I requested it at one store and the clerk responded with the seeming non sequitur, “So you like Chinese food?” Then, he checked the store’s stock and replied, “I’m sorry, we don’t have any copies of Finnegan’s Wok.”
At another, the clerk asked me who had written “Finnegans Wake.” By then, I had already been to four stores and was feeling snarky, so I said, “Shakespeare.”
She checked her computer and said, “I’m sorry, we don’t have it; but I can order a book with the same name by James Joyce. Maybe it’s a remake.”

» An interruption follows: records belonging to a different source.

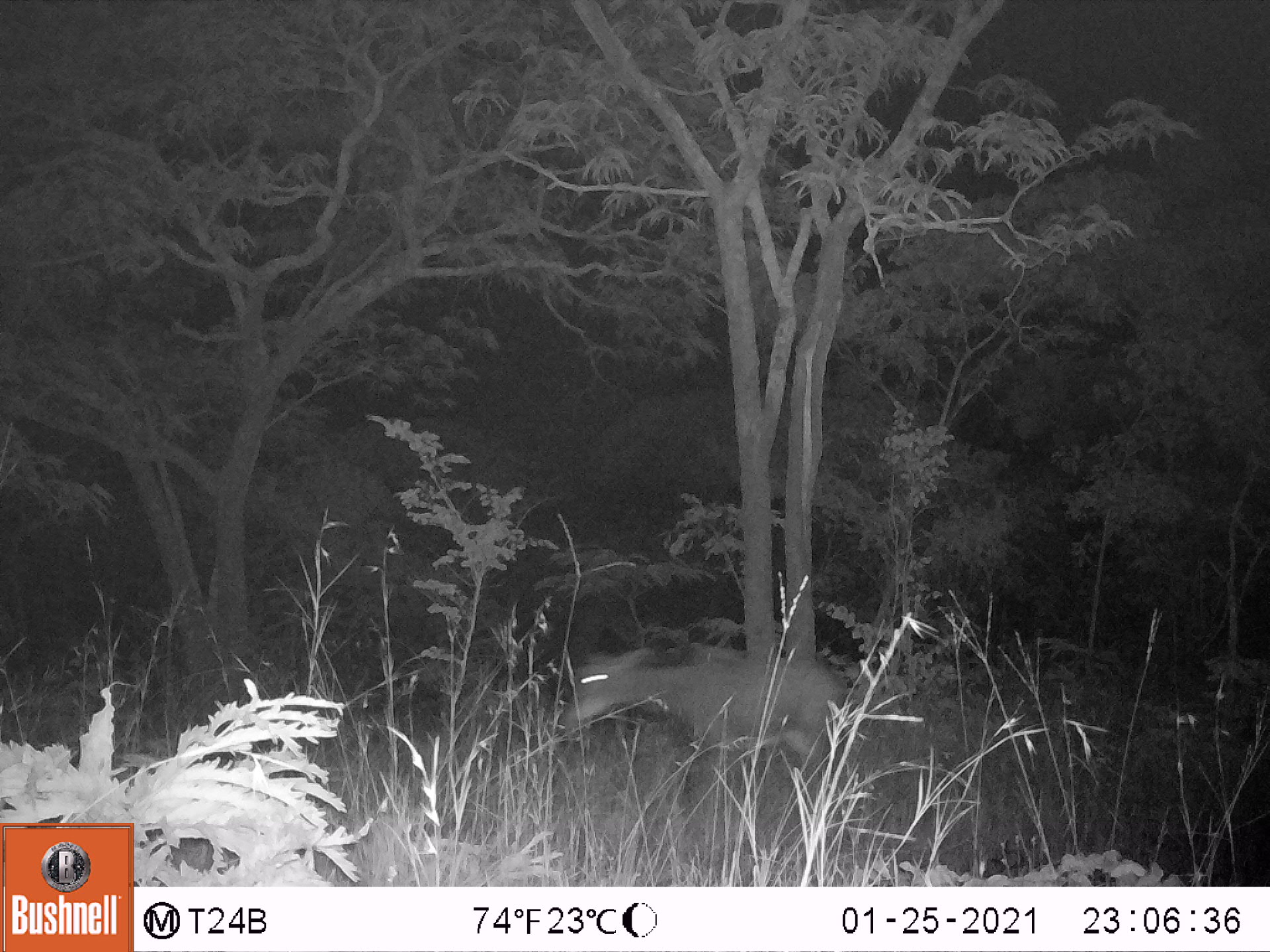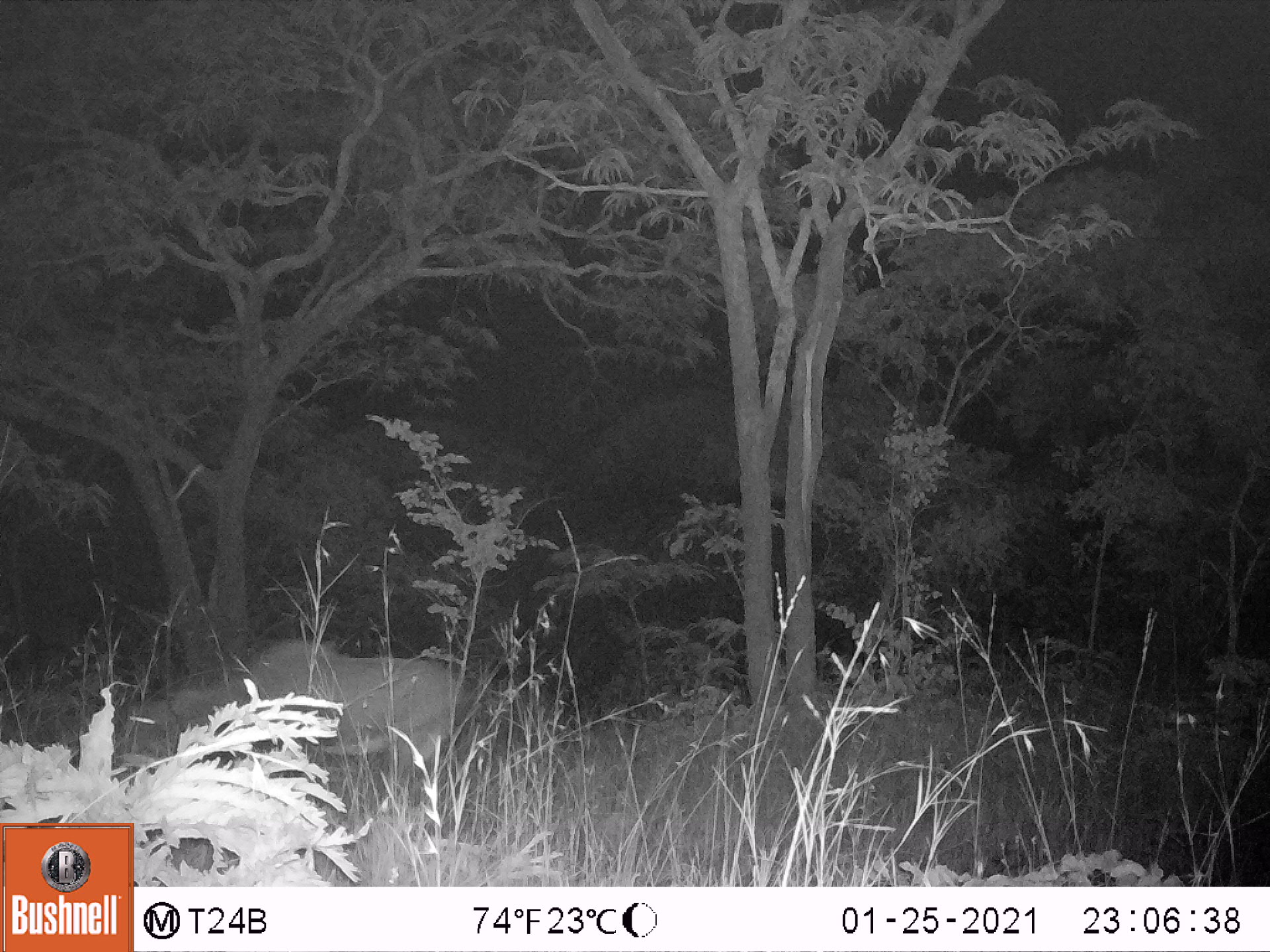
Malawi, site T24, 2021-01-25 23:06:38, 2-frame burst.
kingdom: Animalia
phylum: Chordata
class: Mammalia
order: Artiodactyla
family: Bovidae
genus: Hippotragus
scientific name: Hippotragus niger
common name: sable antelope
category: sable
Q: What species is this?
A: Sable (sable antelope) (Hippotragus niger).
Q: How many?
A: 1.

I told her not to worry about it.
The utter absence of Finnegan was baffling to me. The Random House board rated the book as the 77th greatest English-language novel since 1900. (The list was rife with Joyce. “Ulysses” and “A Portrait of the Artist as a Young Man” made the top five.)
I probably could’ve ordered it from a library but that would involve me paying my Brobdingnagian late fee. (It was cheaper for me to buy the book.)
So this Saturday, I go head to head with my nemesis and finally prove that Finnegan is a fraud. Just me, Joyce and, if necessary, a bottle of Jameson’s.
—Jason Lea, JLea@News-Herald.com
PS I’m hoping this blog will get some cheap hits from people searching for “Bill Simmons” and “Lil Wayne.”